## To do
Format the part of the records that begins with the line containing "Which one is farthest from point" and runs through the last line of the records as a JSON list of strings, one string per line, leaving out blank lines.

· · ·

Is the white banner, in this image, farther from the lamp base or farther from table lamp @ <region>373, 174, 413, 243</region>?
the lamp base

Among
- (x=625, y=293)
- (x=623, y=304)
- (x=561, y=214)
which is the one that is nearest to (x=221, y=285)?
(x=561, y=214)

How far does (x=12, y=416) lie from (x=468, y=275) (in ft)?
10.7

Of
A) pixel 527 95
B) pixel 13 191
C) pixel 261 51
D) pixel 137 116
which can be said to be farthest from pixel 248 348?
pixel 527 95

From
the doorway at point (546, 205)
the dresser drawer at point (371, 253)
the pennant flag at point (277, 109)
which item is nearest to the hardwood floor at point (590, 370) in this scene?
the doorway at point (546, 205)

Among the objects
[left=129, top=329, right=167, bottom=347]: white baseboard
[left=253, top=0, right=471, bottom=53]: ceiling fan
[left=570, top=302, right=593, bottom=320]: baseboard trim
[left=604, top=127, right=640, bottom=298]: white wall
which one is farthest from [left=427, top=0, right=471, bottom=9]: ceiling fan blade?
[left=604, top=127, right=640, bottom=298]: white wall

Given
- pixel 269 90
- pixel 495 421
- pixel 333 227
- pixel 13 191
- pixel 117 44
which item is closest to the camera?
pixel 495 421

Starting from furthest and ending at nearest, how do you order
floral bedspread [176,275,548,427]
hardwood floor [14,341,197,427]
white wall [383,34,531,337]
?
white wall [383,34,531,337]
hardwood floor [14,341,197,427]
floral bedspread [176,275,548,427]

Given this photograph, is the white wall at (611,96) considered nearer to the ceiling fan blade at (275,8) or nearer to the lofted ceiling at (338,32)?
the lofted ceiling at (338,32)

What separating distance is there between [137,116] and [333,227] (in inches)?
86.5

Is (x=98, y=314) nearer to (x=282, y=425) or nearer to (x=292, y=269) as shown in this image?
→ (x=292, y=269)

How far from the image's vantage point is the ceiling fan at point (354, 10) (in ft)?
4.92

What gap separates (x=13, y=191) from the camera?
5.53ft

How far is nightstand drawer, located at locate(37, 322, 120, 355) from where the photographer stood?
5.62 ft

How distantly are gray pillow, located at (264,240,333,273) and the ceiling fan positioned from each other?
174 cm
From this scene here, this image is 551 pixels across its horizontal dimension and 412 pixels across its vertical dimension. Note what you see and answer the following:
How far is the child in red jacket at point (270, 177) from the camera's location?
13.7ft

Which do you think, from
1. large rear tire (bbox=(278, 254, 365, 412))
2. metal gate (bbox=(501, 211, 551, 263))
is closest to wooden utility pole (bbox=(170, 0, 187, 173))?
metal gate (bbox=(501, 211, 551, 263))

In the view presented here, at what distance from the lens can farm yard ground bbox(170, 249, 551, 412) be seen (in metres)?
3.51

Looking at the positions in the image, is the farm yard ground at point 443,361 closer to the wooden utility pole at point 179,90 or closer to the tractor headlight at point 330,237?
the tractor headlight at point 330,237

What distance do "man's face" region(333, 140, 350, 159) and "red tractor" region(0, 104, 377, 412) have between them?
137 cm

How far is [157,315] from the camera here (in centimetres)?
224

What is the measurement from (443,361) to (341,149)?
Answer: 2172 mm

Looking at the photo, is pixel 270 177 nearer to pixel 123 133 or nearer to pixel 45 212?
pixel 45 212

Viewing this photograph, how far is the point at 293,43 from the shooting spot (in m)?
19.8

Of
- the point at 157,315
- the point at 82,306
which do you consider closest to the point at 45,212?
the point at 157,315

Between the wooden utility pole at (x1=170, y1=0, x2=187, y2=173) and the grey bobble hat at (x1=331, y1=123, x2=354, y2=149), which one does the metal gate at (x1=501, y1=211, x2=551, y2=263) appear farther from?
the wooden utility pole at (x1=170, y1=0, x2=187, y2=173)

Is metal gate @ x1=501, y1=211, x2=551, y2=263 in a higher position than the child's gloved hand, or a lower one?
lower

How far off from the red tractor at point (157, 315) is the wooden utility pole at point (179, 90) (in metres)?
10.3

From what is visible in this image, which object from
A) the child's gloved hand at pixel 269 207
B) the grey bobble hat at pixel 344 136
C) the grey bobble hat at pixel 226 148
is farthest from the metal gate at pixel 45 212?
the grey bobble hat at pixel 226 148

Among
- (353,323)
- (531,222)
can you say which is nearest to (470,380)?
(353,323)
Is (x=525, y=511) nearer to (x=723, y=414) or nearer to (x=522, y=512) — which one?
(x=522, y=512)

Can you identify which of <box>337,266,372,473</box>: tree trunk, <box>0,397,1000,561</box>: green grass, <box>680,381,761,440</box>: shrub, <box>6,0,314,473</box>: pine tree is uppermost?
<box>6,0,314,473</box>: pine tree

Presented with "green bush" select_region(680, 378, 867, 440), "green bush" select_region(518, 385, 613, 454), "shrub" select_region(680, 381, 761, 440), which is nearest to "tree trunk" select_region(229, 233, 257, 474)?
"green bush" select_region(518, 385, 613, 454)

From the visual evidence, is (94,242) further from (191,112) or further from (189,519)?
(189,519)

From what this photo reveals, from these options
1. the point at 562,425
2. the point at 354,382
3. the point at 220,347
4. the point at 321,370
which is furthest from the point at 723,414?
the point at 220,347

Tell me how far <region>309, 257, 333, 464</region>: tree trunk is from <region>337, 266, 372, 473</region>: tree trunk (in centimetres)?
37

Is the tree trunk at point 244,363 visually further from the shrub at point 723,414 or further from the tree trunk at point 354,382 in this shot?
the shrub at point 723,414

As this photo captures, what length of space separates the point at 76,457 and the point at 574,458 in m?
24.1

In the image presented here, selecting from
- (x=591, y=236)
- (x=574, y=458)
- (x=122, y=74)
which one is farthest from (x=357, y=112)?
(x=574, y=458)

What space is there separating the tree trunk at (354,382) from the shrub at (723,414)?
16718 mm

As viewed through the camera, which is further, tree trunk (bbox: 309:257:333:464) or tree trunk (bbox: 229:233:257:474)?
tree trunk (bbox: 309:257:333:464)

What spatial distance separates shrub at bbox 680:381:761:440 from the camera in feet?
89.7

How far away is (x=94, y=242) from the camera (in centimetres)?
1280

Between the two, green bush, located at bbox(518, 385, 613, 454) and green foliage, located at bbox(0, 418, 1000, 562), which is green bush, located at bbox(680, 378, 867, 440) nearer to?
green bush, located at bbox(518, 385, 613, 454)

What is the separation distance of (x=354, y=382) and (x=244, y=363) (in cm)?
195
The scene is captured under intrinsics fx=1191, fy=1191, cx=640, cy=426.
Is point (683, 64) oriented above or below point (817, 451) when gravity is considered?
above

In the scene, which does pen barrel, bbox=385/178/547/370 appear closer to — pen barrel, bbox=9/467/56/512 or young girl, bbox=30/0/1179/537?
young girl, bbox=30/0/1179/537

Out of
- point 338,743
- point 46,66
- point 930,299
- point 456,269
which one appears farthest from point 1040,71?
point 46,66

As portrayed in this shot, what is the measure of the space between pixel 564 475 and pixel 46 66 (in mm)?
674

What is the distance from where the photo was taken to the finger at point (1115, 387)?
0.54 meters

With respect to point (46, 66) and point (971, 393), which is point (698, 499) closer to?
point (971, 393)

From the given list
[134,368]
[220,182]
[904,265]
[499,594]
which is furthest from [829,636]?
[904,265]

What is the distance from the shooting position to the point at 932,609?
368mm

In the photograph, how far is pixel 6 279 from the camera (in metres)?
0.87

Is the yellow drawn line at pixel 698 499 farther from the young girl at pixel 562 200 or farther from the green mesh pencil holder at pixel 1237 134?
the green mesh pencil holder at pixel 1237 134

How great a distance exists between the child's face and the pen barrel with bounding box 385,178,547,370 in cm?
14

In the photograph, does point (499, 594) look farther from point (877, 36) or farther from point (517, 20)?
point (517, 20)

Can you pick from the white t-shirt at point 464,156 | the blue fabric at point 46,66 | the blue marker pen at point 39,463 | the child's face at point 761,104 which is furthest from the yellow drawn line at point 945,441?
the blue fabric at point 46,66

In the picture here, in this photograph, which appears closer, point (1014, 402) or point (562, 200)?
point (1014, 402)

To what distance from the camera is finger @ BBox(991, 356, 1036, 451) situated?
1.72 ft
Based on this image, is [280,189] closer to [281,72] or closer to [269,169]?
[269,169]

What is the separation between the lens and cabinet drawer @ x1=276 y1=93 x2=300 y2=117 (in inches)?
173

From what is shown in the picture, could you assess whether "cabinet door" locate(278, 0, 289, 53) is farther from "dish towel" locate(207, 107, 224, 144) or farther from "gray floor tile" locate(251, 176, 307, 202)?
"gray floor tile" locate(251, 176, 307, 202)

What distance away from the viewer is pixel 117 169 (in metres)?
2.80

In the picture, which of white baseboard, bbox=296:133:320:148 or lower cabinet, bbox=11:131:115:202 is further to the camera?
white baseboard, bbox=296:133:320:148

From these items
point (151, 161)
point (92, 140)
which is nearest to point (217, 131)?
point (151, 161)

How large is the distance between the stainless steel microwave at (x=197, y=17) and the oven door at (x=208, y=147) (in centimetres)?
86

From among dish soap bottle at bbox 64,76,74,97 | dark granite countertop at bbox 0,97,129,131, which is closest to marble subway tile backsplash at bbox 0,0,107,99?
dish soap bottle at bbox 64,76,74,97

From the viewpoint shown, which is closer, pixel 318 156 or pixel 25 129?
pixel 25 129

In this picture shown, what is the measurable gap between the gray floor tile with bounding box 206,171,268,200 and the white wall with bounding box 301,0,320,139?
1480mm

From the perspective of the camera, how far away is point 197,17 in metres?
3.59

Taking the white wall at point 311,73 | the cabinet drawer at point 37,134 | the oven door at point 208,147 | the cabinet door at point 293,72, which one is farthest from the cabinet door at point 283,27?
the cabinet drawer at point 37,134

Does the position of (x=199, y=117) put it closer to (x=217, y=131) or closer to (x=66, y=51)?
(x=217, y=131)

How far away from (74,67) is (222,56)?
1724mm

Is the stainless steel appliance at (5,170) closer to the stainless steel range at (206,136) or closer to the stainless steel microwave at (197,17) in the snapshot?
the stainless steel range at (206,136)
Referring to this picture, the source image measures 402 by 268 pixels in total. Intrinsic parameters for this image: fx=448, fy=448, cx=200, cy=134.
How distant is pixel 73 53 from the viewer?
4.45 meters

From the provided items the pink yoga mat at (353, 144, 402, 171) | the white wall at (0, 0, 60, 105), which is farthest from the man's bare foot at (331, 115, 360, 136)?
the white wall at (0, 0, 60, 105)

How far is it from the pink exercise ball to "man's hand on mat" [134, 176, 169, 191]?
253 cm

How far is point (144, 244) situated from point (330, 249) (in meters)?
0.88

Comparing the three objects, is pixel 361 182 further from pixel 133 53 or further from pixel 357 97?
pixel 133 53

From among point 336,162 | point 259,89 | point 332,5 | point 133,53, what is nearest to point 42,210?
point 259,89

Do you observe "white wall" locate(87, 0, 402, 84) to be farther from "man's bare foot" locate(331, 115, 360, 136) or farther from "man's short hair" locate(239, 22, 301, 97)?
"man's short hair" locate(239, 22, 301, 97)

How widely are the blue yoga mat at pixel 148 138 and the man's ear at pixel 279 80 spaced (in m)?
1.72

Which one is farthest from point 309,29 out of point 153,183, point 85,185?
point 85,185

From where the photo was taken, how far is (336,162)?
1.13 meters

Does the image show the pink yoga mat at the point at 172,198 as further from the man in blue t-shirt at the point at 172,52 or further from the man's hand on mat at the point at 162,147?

· · ·

## Complete answer
[
  "Which one is farthest from point 309,29 out of point 153,183, point 85,185?",
  "point 85,185",
  "From where the photo was taken, how far is (336,162)?",
  "1.13 meters",
  "Does the image show the pink yoga mat at the point at 172,198 as further from the man in blue t-shirt at the point at 172,52 or further from the man's hand on mat at the point at 162,147?"
]